=== Problem statement ===
Please give the part of the entries that opens with the line containing "How far is (597,66) from the vantage point?" and closes at the end of the entries again, replacing "vantage point" with "viewer" and leaving everything else unchanged.

=== Recorded data ===
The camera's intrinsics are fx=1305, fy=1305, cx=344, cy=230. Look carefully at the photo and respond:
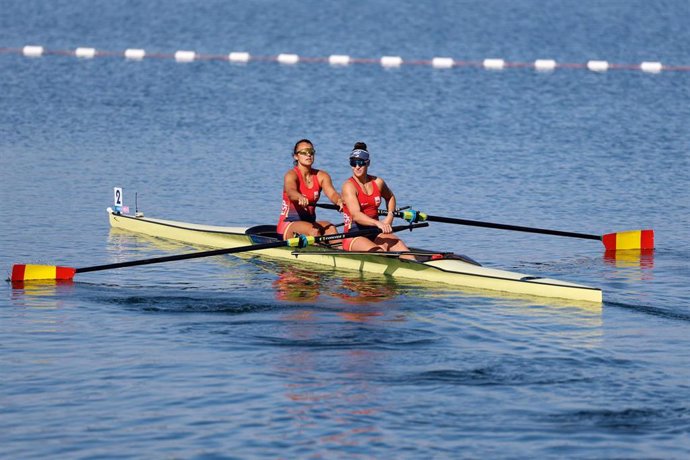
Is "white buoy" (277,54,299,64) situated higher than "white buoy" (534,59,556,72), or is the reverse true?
"white buoy" (277,54,299,64)

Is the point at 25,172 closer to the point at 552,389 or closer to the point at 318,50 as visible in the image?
the point at 552,389

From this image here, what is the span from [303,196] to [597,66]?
1462 inches

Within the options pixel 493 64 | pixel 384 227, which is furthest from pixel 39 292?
pixel 493 64

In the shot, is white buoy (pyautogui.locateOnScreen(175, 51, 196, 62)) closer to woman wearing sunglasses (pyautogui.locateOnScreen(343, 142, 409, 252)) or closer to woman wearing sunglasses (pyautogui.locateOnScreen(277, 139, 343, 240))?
woman wearing sunglasses (pyautogui.locateOnScreen(277, 139, 343, 240))

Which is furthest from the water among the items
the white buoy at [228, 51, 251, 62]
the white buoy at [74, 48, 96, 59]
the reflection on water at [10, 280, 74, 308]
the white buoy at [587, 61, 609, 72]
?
the white buoy at [74, 48, 96, 59]

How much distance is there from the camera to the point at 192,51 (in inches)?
2457

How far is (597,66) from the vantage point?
55.6 m

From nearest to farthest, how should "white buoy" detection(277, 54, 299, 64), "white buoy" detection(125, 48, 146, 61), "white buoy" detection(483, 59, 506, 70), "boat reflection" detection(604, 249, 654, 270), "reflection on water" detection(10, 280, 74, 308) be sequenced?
"reflection on water" detection(10, 280, 74, 308), "boat reflection" detection(604, 249, 654, 270), "white buoy" detection(483, 59, 506, 70), "white buoy" detection(277, 54, 299, 64), "white buoy" detection(125, 48, 146, 61)

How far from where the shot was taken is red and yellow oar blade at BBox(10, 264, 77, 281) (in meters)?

=== Written answer ===
How far is (597,66) from the viewer?
55.6 m

From nearest to farthest, how should "white buoy" detection(277, 54, 299, 64), "white buoy" detection(125, 48, 146, 61), "white buoy" detection(483, 59, 506, 70), "boat reflection" detection(604, 249, 654, 270), "reflection on water" detection(10, 280, 74, 308) be sequenced?
"reflection on water" detection(10, 280, 74, 308), "boat reflection" detection(604, 249, 654, 270), "white buoy" detection(483, 59, 506, 70), "white buoy" detection(277, 54, 299, 64), "white buoy" detection(125, 48, 146, 61)

How far from where the shot was taken is red and yellow oar blade at BBox(10, 264, 77, 281) (in meters)?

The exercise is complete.